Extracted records
* begin *

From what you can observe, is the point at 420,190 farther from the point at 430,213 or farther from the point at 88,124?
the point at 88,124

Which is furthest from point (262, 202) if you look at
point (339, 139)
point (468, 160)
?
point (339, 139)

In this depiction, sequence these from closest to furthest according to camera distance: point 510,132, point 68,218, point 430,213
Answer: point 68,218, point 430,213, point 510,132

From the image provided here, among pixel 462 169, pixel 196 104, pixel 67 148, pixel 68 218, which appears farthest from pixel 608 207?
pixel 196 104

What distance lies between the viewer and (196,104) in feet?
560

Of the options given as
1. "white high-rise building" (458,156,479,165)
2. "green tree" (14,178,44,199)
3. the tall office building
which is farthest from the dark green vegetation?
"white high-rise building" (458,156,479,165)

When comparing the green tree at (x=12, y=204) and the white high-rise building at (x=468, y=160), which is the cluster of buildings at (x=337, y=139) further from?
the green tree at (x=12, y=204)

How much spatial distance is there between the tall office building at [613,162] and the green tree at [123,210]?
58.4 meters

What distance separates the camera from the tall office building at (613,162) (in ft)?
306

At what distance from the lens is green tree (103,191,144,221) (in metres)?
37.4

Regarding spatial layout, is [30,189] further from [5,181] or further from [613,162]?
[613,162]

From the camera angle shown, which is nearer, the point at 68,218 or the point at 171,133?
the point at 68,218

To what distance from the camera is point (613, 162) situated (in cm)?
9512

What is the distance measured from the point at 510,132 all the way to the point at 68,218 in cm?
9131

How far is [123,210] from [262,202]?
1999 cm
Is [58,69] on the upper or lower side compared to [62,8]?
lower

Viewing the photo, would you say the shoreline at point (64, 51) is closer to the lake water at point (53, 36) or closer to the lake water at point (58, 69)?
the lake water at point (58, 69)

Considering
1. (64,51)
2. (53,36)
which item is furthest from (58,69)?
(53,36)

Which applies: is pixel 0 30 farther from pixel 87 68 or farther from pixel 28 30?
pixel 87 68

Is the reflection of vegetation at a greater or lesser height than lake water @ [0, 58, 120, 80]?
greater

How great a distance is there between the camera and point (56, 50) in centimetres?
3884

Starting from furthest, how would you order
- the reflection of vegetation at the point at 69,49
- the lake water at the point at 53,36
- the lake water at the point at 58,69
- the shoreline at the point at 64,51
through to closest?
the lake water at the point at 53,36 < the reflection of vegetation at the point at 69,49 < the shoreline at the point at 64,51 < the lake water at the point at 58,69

* end *

◆ **Instructions for the task**:
Rewrite the lines from the one containing "How far is [123,210] from [262,202]?" through the end of the records, replacing "centimetres" with "centimeters" and leaving everything else unchanged.

◆ **Full solution**:
How far is [123,210] from [262,202]?
1999 cm
Is [58,69] on the upper or lower side compared to [62,8]?
lower

Viewing the photo, would you say the shoreline at point (64, 51) is closer to the lake water at point (53, 36) or closer to the lake water at point (58, 69)?
the lake water at point (58, 69)

Considering
1. (64,51)
2. (53,36)
which item is furthest from (58,69)?
(53,36)

Which applies: is pixel 0 30 farther from pixel 87 68 or farther from pixel 28 30?
pixel 87 68

Is the reflection of vegetation at a greater or lesser height than lake water @ [0, 58, 120, 80]?
greater

How great a distance is there between the camera and point (56, 50) in centimeters?
3884

Starting from furthest, how would you order
- the reflection of vegetation at the point at 69,49
- the lake water at the point at 53,36
- the lake water at the point at 58,69
- the shoreline at the point at 64,51
through to closest?
the lake water at the point at 53,36 < the reflection of vegetation at the point at 69,49 < the shoreline at the point at 64,51 < the lake water at the point at 58,69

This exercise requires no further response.